The ethnically diverse respondents were less likely than others to define active ageing in terms of good physical health and fitness, and exercise to promote this.
Within the ethnically diverse sample, 27% of Chinese people (27%) reported optimum levels of active ageing, compared with 9% of Pakistani, 6% of Caribbean and 5% of Indian people.

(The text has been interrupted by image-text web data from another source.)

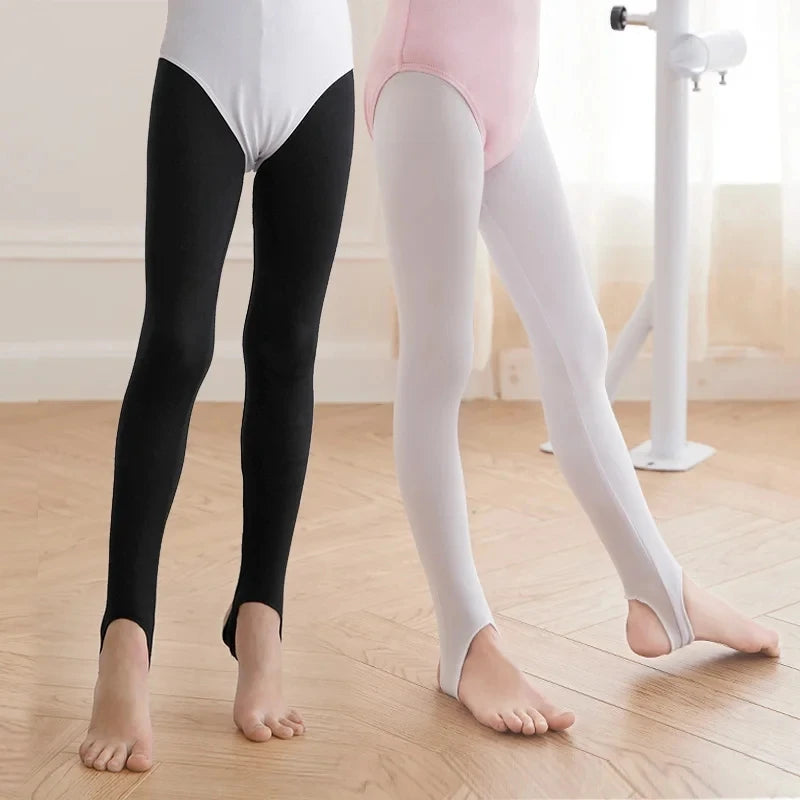 Gymnastics With Hole Pantyhose Women Stirrup Pants Tights Girls Ballet Dance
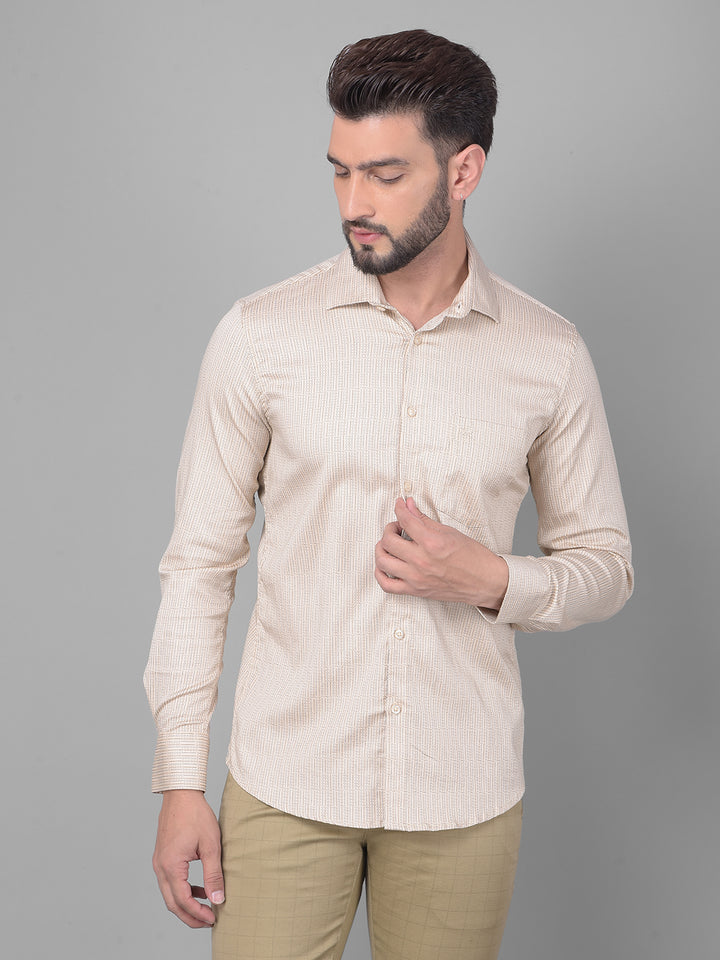 Beige Printed Shirt-Men Shirts-Crimsoune Club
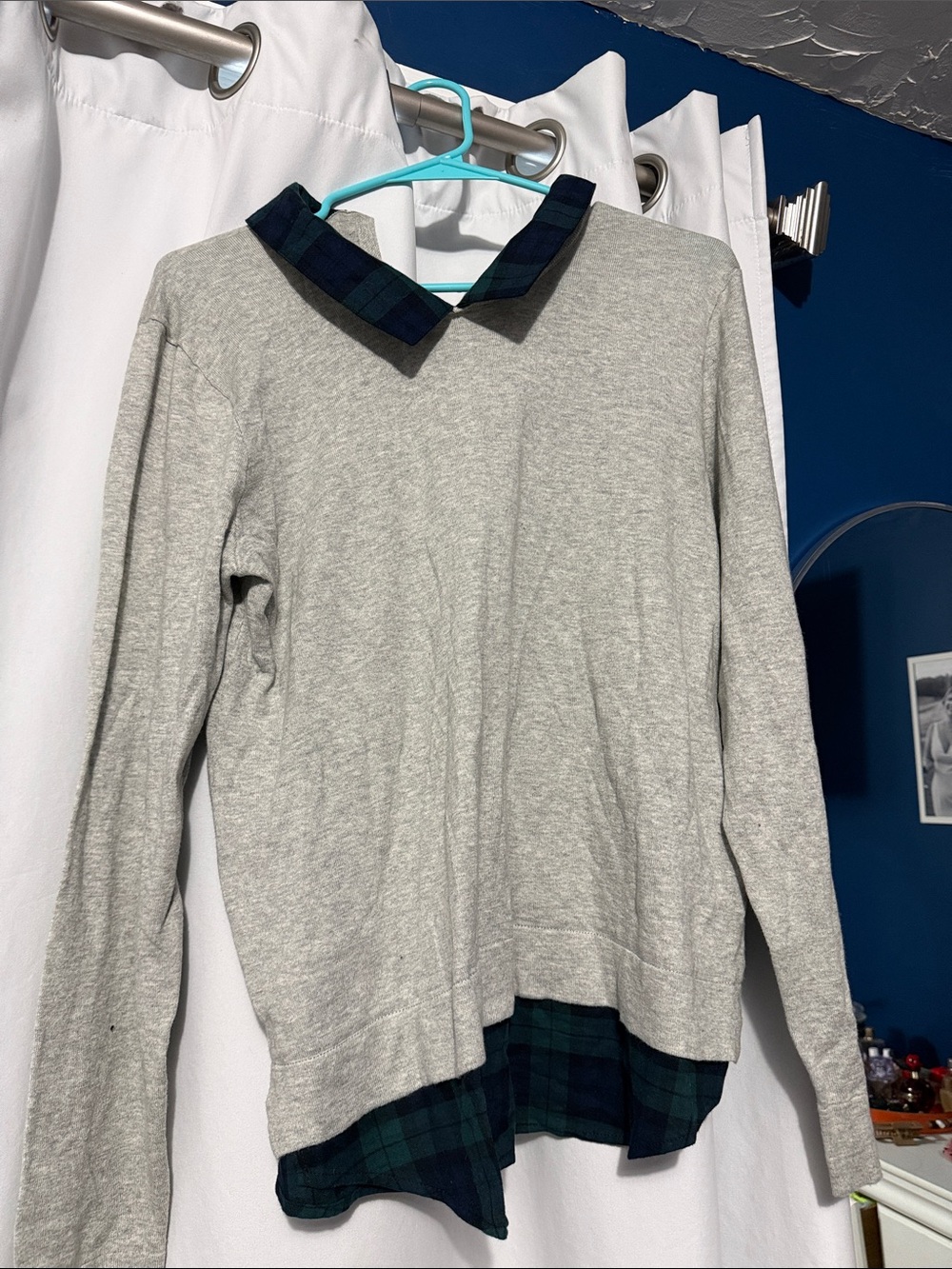 J. Crew Gray Crewneck Sweater with Green & Navy Plaid Trim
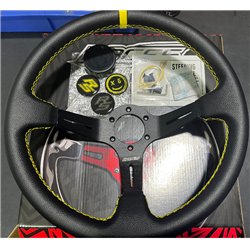 3 spoke steering wheel RACES Sole, 350mm, leatherette, 97mm offset, black/yellow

The lay-based, multidimensional measure of quality of life of older people (OPQOL), was a significant, independent predictor of self-rated active ageing.
Supplementary Material
Acknowledgments
Thanks are due to ONS Omnibus Survey and Ethnibus staff for mounting the Quality of Life and Active Ageing modules, and processing the data. Material from the ONS Omnibus Survey, made available through ONS, has been used with the permission of the Controller of The Stationery Office. I also thank Professor Steve Iliffe, Ms Kalpa Karachi and Ethnifocus for organising focus groups to comment on the OPQOL questionnaire, members of the study advisory group and Ms Corinne Ward for her administration of the QoL follow-up survey and data processing. Members of ONS Omnibus and Ethnibus who carried out the original analysis and collection of the data hold no responsibility for the further analysis and interpretation of them.
Funding
The study was funded by the UK cross-research council New Dynamics of Ageing Programme; we are grateful for their support: New Dynamics of Ageing Research Programme; grant reference number: RES-352-25-0001. The sponsors played no role in the design, execution, analysis, interpretation and writing of the study.
Ethical approval
The 2007–8 study was granted ethnical committee consent to proceed by University College London Research Ethics Committee; the earlier QoL surveys were approved by the Office for National Statistics Ethics Committee and London MREC.
Conflicts of Interest
All authors declare that they have nothing to declare and no financial interests. AB. Ann Bowling had full access to all the data in the study and takes responsibility for the integrity of the data and the accuracy of the analyses.
Supplementary data
Supplementary data mentioned in the text are available at Age and Ageing online.